I’ve seen a growing tendency among younger evangelicals to celebrate their freedom without discipline or a cool fear of alcohol abuse. This young, restless, and slightly inebriated pack of passionate libertines are doing some great things to further the kingdom. They’re feeding the poor, challenging tradition, and planting authentic churches—I mean, missional communities—in inner cities. There are many things I love about this crowd. Therefore, in love, let me challenge you: don’t rape God’s good creation haphazardly and belittle the name of Jesus you’re seeking to promote. Yes, the Bible says more about the misuse of wealth than the misuse of alcohol, but don’t be idiotic and think therefore that God doesn’t care about the latter. He does. Read Isaiah 5:11-12 and 22; study Isaiah 28:1-8. God cares about the poor (Isaiah 1:17-18, 23; 5:8); He cares about the misuse of wealth (Ezek 16:49). He also cares about your sobriety. And those poor people you’re trying to reach could use a bit of that cash you’re blowing on cases of Mendocino Ale to quench your liberty.

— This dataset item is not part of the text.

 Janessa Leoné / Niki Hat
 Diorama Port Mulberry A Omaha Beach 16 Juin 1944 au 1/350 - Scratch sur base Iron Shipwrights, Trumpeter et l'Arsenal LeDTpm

Again, I’m convinced that the Bible promotes the consumption of alcohol (and food, and cars, and clothes, and…) in moderation. But enjoying alcohol in moderation takes discipline, and if you’re young, there’s a good chance you don’t have it. Sorry to be blunt, but I’m dumbfounded by the lack of self-control among younger people, including Christians. If I had a nickel for every student that showed up late to class, I’d be a rich man and could actually afford Chimay instead of Coors Light in a can. Late assignments are ubiquitous, excuses bloat my inbox like spam, and getting students to stay awake in an 8 o’clock class is like pulling teeth with slippery pliers. Pornography is rampant, video games are mastered (a rare but misplaced instance of disciplined activity), and movies are consumed like sunflower seeds at a ballpark. This next generation of Christians has many things going for it. You care about people, less about money, and you’re eager to go to the hard places to bring people to Christ. You’re authentic, zealous, and love Jesus—but you’re undisciplined. Yes, this is a broad-brushed statement and intentionally so. Surely there are plenty of older undisciplined Christians out there, and perhaps a few disciplined twenty somethings. Regardless of age or stage or theological persuasion, if anything in this paragraph has hit home, then stay away from alcohol. It’ll destroy you. Only people with self-discipline should consume it.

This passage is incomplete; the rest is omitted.